From the first record to the last, write each one out again exactly.

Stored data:
============
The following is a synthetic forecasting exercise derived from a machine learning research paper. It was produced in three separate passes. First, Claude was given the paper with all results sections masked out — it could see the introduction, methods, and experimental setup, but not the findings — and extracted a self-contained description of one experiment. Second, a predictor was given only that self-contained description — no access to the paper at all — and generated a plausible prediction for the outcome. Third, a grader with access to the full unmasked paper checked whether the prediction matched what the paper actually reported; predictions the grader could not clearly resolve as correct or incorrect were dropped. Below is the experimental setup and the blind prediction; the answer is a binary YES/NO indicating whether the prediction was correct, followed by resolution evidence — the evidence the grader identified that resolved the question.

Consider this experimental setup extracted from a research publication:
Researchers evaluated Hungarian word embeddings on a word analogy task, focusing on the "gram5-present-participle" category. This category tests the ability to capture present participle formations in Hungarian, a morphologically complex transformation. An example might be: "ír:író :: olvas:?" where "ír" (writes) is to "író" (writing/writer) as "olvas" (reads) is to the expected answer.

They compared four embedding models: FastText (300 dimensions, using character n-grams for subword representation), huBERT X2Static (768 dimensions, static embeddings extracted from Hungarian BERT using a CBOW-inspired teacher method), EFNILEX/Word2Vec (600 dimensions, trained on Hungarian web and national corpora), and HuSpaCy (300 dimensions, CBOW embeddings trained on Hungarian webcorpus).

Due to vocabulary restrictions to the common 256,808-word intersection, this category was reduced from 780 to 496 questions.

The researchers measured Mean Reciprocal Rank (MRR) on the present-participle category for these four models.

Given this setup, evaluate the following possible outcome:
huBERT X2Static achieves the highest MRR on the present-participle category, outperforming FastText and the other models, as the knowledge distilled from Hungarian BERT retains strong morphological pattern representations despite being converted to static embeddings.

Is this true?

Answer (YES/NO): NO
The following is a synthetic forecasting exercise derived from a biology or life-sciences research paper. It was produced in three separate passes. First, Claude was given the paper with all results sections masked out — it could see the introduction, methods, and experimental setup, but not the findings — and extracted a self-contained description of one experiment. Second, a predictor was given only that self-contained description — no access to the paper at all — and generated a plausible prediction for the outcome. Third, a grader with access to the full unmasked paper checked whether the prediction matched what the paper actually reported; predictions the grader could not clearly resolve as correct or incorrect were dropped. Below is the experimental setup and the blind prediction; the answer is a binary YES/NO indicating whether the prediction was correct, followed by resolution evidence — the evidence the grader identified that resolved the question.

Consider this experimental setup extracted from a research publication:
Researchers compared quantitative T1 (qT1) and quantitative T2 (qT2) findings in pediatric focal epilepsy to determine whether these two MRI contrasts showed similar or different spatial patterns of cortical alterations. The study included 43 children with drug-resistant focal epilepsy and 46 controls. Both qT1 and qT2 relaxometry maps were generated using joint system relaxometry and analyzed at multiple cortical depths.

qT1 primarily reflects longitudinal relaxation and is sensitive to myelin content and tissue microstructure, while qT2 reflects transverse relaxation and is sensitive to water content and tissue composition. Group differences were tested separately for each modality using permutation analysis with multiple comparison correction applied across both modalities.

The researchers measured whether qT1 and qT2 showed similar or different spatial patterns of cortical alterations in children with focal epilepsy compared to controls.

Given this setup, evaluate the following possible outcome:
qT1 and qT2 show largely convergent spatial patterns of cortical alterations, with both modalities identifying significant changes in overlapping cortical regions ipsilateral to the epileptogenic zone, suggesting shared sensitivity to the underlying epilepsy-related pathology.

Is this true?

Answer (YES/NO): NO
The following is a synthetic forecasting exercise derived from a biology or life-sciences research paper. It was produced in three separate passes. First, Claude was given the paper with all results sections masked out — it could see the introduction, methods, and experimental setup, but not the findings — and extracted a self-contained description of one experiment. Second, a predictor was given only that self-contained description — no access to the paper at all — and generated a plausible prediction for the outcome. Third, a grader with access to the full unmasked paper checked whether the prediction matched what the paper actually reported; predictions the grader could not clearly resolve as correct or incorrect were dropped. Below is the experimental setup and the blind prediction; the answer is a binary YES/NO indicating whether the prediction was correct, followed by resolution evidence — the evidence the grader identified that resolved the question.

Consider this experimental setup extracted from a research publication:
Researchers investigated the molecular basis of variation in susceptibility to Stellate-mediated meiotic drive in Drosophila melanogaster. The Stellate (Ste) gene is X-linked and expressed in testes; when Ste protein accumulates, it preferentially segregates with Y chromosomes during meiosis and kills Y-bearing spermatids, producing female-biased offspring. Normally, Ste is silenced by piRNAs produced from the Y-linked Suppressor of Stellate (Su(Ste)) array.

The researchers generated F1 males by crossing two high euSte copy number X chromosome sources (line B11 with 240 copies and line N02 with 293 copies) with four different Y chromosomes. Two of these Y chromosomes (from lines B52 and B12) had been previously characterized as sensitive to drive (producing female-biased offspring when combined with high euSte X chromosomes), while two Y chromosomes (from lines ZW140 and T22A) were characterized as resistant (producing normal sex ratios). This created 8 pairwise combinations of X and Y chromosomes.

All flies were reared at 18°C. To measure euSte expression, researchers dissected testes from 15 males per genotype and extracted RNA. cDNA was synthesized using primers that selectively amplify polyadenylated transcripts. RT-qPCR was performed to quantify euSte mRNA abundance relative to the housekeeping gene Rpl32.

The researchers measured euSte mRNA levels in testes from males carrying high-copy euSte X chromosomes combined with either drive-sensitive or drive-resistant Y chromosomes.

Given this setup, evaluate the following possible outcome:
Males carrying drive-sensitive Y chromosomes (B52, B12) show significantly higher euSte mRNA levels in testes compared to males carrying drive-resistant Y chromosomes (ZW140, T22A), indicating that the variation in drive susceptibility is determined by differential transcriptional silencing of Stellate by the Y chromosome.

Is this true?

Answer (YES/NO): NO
============
Result below.
The following is a synthetic forecasting exercise derived from a machine learning research paper. It was produced in three separate passes. First, Claude was given the paper with all results sections masked out — it could see the introduction, methods, and experimental setup, but not the findings — and extracted a self-contained description of one experiment. Second, a predictor was given only that self-contained description — no access to the paper at all — and generated a plausible prediction for the outcome. Third, a grader with access to the full unmasked paper checked whether the prediction matched what the paper actually reported; predictions the grader could not clearly resolve as correct or incorrect were dropped. Below is the experimental setup and the blind prediction; the answer is a binary YES/NO indicating whether the prediction was correct, followed by resolution evidence — the evidence the grader identified that resolved the question.

Consider this experimental setup extracted from a research publication:
Researchers evaluated Hungarian word embeddings on a word analogy task, focusing on the "gram5-present-participle" category. This category tests the ability to capture present participle formations in Hungarian, a morphologically complex transformation. An example might be: "ír:író :: olvas:?" where "ír" (writes) is to "író" (writing/writer) as "olvas" (reads) is to the expected answer.

They compared four embedding models: FastText (300 dimensions, using character n-grams for subword representation), huBERT X2Static (768 dimensions, static embeddings extracted from Hungarian BERT using a CBOW-inspired teacher method), EFNILEX/Word2Vec (600 dimensions, trained on Hungarian web and national corpora), and HuSpaCy (300 dimensions, CBOW embeddings trained on Hungarian webcorpus).

Due to vocabulary restrictions to the common 256,808-word intersection, this category was reduced from 780 to 496 questions.

The researchers measured Mean Reciprocal Rank (MRR) on the present-participle category for these four models.

Given this setup, evaluate the following possible outcome:
huBERT X2Static achieves the highest MRR on the present-participle category, outperforming FastText and the other models, as the knowledge distilled from Hungarian BERT retains strong morphological pattern representations despite being converted to static embeddings.

Is this true?

Answer (YES/NO): NO
The following is a synthetic forecasting exercise derived from a biology or life-sciences research paper. It was produced in three separate passes. First, Claude was given the paper with all results sections masked out — it could see the introduction, methods, and experimental setup, but not the findings — and extracted a self-contained description of one experiment. Second, a predictor was given only that self-contained description — no access to the paper at all — and generated a plausible prediction for the outcome. Third, a grader with access to the full unmasked paper checked whether the prediction matched what the paper actually reported; predictions the grader could not clearly resolve as correct or incorrect were dropped. Below is the experimental setup and the blind prediction; the answer is a binary YES/NO indicating whether the prediction was correct, followed by resolution evidence — the evidence the grader identified that resolved the question.

Consider this experimental setup extracted from a research publication:
Researchers compared quantitative T1 (qT1) and quantitative T2 (qT2) findings in pediatric focal epilepsy to determine whether these two MRI contrasts showed similar or different spatial patterns of cortical alterations. The study included 43 children with drug-resistant focal epilepsy and 46 controls. Both qT1 and qT2 relaxometry maps were generated using joint system relaxometry and analyzed at multiple cortical depths.

qT1 primarily reflects longitudinal relaxation and is sensitive to myelin content and tissue microstructure, while qT2 reflects transverse relaxation and is sensitive to water content and tissue composition. Group differences were tested separately for each modality using permutation analysis with multiple comparison correction applied across both modalities.

The researchers measured whether qT1 and qT2 showed similar or different spatial patterns of cortical alterations in children with focal epilepsy compared to controls.

Given this setup, evaluate the following possible outcome:
qT1 and qT2 show largely convergent spatial patterns of cortical alterations, with both modalities identifying significant changes in overlapping cortical regions ipsilateral to the epileptogenic zone, suggesting shared sensitivity to the underlying epilepsy-related pathology.

Is this true?

Answer (YES/NO): NO
The following is a synthetic forecasting exercise derived from a biology or life-sciences research paper. It was produced in three separate passes. First, Claude was given the paper with all results sections masked out — it could see the introduction, methods, and experimental setup, but not the findings — and extracted a self-contained description of one experiment. Second, a predictor was given only that self-contained description — no access to the paper at all — and generated a plausible prediction for the outcome. Third, a grader with access to the full unmasked paper checked whether the prediction matched what the paper actually reported; predictions the grader could not clearly resolve as correct or incorrect were dropped. Below is the experimental setup and the blind prediction; the answer is a binary YES/NO indicating whether the prediction was correct, followed by resolution evidence — the evidence the grader identified that resolved the question.

Consider this experimental setup extracted from a research publication:
Researchers investigated the molecular basis of variation in susceptibility to Stellate-mediated meiotic drive in Drosophila melanogaster. The Stellate (Ste) gene is X-linked and expressed in testes; when Ste protein accumulates, it preferentially segregates with Y chromosomes during meiosis and kills Y-bearing spermatids, producing female-biased offspring. Normally, Ste is silenced by piRNAs produced from the Y-linked Suppressor of Stellate (Su(Ste)) array.

The researchers generated F1 males by crossing two high euSte copy number X chromosome sources (line B11 with 240 copies and line N02 with 293 copies) with four different Y chromosomes. Two of these Y chromosomes (from lines B52 and B12) had been previously characterized as sensitive to drive (producing female-biased offspring when combined with high euSte X chromosomes), while two Y chromosomes (from lines ZW140 and T22A) were characterized as resistant (producing normal sex ratios). This created 8 pairwise combinations of X and Y chromosomes.

All flies were reared at 18°C. To measure euSte expression, researchers dissected testes from 15 males per genotype and extracted RNA. cDNA was synthesized using primers that selectively amplify polyadenylated transcripts. RT-qPCR was performed to quantify euSte mRNA abundance relative to the housekeeping gene Rpl32.

The researchers measured euSte mRNA levels in testes from males carrying high-copy euSte X chromosomes combined with either drive-sensitive or drive-resistant Y chromosomes.

Given this setup, evaluate the following possible outcome:
Males carrying drive-sensitive Y chromosomes (B52, B12) show significantly higher euSte mRNA levels in testes compared to males carrying drive-resistant Y chromosomes (ZW140, T22A), indicating that the variation in drive susceptibility is determined by differential transcriptional silencing of Stellate by the Y chromosome.

Is this true?

Answer (YES/NO): NO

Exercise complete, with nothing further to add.